# Compiti da svolgere
**1.** Rispondi a queste domande sull'estratto:
(a) Da quale sito web proviene il testo?
(b) In quale anno è emersa la vicenda del caso Rupnik?
(c) Per quali attività è apprezzato il gesuita al centro del caso?
**2.** Indica se ciascuna affermazione concorda con l'estratto. Rispondi sì o no e cita le parole del testo che lo stabiliscono:
(a) Rupnik è considerato vicino agli ultimi tre Papi.
(b) La rete "Re-in-surrezione" riunisce persone di Donne per la Chiesa e dell'OIVD.
(c) Il caso Rupnik sta scuotendo soltanto la Chiesa italiana.
**3.** Restituisci senza modifiche la parte dell'estratto che si apre con le parole contenenti "SECONDA PARTE/Gli abusi" e si chiude con "Italy Church Too.".
───── Estratto
Non basta più l’indignazione contro la «rape culture» clericale

SECONDA PARTE/Gli abusi di Rupnik scuotono dall’omertà sugli abusi nella Chiesa e ne svelano le radici. Forti prese di posizione da "Re-in-surrezione: per S-velare e fermare ogni abuso", rete di persone appartenenti a Donne per la Chiesa e Osservatorio interreligioso sulle violenze contro le donne – OIVD e dal coordinamento Italy Church Too.

Non basta più l’indignazione contro la «rape culture» clericale
fonte: sito web Italy Church Too

Il “caso Rupnik”, il gesuita apprezzato come artista e predicatore e considerato vicino agli ultimi tre Papi compreso l’attuale, sta scuotendo la Chiesa non solo italiana e il Vaticano. È l’ultima grande vicenda di violenze e abusi clericali emersa nel 2022 in cui sta emergendo sempre più un sistema di violenza ed abusi che riassume tutta la “rape culture” patriarcale e clericale, quanto dal Vaticano in giù le direttrici di questo sistema di oppressione sono forti e l’ideologia che lo anima.
──────────
───── Voci elencate
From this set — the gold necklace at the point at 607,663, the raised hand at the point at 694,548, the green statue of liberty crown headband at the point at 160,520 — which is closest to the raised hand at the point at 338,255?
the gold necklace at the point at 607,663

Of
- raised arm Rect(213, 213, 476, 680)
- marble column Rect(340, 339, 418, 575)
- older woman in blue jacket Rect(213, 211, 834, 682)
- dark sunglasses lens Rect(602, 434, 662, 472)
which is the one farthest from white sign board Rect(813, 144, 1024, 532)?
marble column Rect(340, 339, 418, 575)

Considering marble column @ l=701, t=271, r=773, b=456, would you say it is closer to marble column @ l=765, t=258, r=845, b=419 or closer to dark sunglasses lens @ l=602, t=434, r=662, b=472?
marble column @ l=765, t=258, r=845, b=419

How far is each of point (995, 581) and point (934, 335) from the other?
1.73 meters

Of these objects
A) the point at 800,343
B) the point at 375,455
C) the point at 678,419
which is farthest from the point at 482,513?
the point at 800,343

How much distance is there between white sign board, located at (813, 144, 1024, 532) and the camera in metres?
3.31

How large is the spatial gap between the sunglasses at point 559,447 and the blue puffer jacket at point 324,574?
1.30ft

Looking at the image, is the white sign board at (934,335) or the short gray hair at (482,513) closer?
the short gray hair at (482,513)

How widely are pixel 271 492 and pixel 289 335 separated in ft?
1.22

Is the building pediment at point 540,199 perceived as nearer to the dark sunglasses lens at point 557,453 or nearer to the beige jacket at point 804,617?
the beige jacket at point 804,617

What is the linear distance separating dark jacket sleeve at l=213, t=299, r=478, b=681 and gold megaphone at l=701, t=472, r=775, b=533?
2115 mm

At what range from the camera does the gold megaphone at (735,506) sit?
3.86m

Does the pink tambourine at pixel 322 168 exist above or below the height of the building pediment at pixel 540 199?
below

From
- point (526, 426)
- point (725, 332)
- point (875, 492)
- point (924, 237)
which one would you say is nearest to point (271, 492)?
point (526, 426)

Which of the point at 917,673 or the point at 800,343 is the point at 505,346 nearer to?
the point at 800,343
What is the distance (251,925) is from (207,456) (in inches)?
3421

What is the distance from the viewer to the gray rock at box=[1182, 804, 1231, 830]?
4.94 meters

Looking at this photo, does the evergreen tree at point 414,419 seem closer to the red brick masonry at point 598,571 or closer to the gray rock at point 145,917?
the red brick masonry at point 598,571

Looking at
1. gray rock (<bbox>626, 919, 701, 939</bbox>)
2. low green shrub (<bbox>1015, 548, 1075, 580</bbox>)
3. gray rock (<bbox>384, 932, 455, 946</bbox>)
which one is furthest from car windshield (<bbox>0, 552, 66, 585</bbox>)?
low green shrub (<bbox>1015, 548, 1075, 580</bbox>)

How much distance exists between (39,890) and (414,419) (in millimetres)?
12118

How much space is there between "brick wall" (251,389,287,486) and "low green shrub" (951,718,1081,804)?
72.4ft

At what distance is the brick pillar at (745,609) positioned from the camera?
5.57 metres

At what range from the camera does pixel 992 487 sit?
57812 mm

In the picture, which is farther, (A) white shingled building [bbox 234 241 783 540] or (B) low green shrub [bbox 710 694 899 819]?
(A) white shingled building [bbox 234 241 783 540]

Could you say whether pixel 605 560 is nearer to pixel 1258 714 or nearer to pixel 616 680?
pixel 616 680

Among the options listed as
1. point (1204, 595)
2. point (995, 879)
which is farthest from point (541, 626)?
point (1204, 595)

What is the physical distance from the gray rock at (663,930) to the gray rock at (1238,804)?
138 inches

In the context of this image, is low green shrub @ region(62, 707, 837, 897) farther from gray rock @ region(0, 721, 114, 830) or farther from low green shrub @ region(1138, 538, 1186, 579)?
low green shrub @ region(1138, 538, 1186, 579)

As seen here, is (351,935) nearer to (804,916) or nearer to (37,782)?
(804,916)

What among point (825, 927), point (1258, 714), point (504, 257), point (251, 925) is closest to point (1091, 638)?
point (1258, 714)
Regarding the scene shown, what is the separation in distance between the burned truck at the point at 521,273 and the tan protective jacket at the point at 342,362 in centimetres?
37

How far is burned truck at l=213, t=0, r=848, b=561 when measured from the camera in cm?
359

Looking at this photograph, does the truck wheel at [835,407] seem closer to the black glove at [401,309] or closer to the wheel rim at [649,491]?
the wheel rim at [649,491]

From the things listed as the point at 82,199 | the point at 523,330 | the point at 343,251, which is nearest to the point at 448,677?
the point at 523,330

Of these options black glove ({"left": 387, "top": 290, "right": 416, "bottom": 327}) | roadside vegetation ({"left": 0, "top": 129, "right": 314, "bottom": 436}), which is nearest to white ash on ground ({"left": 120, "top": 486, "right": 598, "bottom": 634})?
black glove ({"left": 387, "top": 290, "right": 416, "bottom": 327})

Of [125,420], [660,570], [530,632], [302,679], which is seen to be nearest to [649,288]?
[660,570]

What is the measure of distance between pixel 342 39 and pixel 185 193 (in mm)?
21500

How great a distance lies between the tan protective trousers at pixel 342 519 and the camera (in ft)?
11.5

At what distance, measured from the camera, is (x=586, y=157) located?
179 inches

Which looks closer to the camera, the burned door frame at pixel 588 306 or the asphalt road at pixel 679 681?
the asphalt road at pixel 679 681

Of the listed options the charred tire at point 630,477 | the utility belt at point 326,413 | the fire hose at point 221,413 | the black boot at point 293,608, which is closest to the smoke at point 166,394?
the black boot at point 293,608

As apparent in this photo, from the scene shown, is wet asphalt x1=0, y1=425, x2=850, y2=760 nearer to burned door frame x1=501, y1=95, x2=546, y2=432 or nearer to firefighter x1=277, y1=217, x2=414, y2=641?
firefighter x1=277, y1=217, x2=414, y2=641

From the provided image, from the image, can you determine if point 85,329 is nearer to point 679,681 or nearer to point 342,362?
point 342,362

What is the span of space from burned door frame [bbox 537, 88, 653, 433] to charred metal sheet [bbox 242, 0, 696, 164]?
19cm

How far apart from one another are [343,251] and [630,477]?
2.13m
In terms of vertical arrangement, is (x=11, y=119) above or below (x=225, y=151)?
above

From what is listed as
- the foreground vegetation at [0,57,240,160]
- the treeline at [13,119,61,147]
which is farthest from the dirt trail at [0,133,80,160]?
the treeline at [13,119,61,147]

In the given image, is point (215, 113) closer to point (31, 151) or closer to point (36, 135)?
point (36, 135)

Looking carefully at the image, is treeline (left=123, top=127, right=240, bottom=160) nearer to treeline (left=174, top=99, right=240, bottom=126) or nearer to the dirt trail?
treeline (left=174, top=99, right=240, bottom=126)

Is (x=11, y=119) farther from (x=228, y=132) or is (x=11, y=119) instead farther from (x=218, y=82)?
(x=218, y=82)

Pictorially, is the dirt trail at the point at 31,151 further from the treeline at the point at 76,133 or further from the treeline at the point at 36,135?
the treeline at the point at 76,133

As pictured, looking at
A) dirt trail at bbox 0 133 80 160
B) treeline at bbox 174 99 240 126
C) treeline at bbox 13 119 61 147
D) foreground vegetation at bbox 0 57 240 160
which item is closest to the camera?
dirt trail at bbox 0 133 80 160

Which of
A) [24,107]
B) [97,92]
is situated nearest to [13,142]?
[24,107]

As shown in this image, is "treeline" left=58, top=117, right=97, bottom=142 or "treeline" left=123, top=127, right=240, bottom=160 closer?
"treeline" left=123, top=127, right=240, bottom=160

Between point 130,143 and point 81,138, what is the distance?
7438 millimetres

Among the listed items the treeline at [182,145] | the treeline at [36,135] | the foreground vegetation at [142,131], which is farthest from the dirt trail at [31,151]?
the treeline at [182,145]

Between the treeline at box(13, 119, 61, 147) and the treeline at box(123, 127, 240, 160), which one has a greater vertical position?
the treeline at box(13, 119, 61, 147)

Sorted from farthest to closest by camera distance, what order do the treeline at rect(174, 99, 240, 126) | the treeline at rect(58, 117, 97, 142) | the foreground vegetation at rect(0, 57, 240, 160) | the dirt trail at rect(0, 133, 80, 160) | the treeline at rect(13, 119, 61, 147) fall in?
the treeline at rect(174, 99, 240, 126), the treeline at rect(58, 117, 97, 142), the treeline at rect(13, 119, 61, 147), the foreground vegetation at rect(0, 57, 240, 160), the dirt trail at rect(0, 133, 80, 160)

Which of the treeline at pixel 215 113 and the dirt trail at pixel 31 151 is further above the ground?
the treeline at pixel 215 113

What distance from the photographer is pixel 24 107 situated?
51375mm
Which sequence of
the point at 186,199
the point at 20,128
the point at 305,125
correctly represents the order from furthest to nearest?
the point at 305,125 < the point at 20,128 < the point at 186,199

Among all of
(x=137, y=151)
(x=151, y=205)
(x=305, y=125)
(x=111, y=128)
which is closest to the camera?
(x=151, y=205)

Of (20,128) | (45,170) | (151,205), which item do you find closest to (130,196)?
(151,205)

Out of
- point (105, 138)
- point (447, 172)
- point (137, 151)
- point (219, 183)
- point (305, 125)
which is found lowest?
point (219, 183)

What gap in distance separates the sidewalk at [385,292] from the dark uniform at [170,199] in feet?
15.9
──────────
# Risposte per compito
**1.**
(a) Dal sito web Italy Church Too.
(b) Nel 2022.
(c) Come artista e predicatore.

**2.**
(a) Sì: "considerato vicino agli ultimi tre Papi compreso l’attuale".
(b) Sì: "rete di persone appartenenti a Donne per la Chiesa e Osservatorio interreligioso sulle violenze contro le donne – OIVD".
(c) No: "sta scuotendo la Chiesa non solo italiana e il Vaticano".

**3.**
SECONDA PARTE/Gli abusi di Rupnik scuotono dall’omertà sugli abusi nella Chiesa e ne svelano le radici. Forti prese di posizione da "Re-in-surrezione: per S-velare e fermare ogni abuso", rete di persone appartenenti a Donne per la Chiesa e Osservatorio interreligioso sulle violenze contro le donne – OIVD e dal coordinamento Italy Church Too.